# Preparing the DC2 Run 1.1p Data

**Owner:** Phil Marshall (@drphilmarshall)

**Last Run:** 2018-10-24 (by @drphilmarshall)

**Goals:** Use the DC2 Run 1.1p truth catalog, and DRP Object table, to construct a design matrix `X` (from the truth table) and corresponding response variables `y` (from the DRP Object table).

**Notes:** This notebook was made by adapting the following notebooks:
* Scott Daniel's DC2 Tutorial [`truth_gcr_intro.ipynb`](https://github.com/LSSTDESC/DC2-analysis/blob/master/tutorials/truth_gcr_intro.ipynb)
* Yao-Yuan Mao's DC2 Tutorial [`matching_fof.ipynb`](https://github.com/LSSTDESC/DC2-analysis/blob/master/tutorials/matching_fof.ipynb)

To run this notebook, follow the instructions to setup Jupyter-dev at NERSC: https://confluence.slac.stanford.edu/x/1_ubDQ

## Setup

In [None]:
# import packages and methods that will be used in this notebook

import healpy
import numpy as np
import pandas as pd
import GCRCatalogs
from astropy.coordinates import SkyCoord
import FoFCatalogMatching

import matplotlib
%matplotlib inline
import matplotlib.pyplot as plt

## Loading the Input Truth

In [None]:
# truth_catalog = GCRCatalogs.load_catalog('dc2_truth_run1.1_static')
truth_catalog = GCRCatalogs.load_catalog('dc2_truth_run1.1', {'md5': None})
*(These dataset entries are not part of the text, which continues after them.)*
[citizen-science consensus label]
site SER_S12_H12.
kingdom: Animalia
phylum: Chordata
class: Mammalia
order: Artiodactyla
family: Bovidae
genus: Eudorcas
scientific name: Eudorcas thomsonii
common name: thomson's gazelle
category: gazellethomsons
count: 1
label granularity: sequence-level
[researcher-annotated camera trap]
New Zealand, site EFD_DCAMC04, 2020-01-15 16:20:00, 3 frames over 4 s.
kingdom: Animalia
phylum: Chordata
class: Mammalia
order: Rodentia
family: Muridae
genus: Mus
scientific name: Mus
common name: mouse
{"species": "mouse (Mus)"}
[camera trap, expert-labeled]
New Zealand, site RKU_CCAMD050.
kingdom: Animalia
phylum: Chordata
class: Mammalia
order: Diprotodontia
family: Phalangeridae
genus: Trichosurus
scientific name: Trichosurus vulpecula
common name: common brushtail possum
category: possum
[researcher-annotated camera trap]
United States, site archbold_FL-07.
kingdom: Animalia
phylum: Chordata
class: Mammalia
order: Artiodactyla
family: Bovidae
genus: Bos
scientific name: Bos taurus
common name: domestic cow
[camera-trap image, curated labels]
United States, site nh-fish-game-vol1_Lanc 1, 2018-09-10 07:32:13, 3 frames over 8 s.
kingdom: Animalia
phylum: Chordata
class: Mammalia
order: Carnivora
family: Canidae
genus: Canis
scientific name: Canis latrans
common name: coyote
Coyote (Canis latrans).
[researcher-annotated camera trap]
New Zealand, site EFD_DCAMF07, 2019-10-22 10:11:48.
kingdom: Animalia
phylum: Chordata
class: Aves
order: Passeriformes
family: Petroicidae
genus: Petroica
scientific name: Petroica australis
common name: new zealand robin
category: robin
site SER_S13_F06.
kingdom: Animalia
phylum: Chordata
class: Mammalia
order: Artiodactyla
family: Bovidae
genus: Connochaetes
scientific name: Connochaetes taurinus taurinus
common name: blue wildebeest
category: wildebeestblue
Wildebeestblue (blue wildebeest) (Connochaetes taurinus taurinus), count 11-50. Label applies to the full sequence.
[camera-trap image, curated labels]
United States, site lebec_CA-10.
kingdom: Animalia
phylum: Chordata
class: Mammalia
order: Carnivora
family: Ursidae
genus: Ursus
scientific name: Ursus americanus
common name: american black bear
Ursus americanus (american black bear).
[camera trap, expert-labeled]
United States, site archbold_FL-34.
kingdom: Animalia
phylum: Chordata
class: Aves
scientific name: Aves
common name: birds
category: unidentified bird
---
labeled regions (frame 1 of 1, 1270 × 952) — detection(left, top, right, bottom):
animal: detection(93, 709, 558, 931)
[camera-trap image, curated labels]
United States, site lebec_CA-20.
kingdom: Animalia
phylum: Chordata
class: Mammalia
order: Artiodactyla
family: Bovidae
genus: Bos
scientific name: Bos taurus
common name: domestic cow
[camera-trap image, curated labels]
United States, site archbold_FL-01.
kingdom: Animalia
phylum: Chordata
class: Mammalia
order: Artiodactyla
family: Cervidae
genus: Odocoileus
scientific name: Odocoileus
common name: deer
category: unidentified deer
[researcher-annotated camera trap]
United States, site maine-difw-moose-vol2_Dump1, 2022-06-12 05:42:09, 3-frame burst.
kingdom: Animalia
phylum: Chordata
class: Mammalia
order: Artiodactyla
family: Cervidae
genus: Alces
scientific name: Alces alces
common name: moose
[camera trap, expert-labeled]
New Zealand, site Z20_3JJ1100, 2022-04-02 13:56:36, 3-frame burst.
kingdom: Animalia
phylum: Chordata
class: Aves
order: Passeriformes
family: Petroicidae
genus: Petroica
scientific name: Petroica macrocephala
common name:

You can list the quantities contained in the catalog using the same API as any other GCR-based catalog.

In [None]:
all_true = truth_catalog.list_all_quantities(include_native=True)
all_true

The `get_quantity_info` method will give you access to descriptions of all of the native quantities in the catalog.  Note that the quantities `ugrizy` map directly to `mag_true_[ugrizy]'.

In [None]:
for qty in all_true:
    info_dict = truth_catalog.get_quantity_info(qty)
    print(qty,info_dict)

Let's define a small photometric and spatial subset to work with, just for demo purposes.

In [None]:
some_true = ['u',
             'g',
             'r',
             'i',
             'z',
             'y',
             'ra',
             'dec',
             'star',
             'object_id',
             'redshift',
             'healpix_2048'
]

print(len(some_true))

We'll want to keep our training and test set small while developing, but then increase its size later. A good option for selecting a subset of objects is to filter by sky position, either relative to some reference point, or using the healpixellation.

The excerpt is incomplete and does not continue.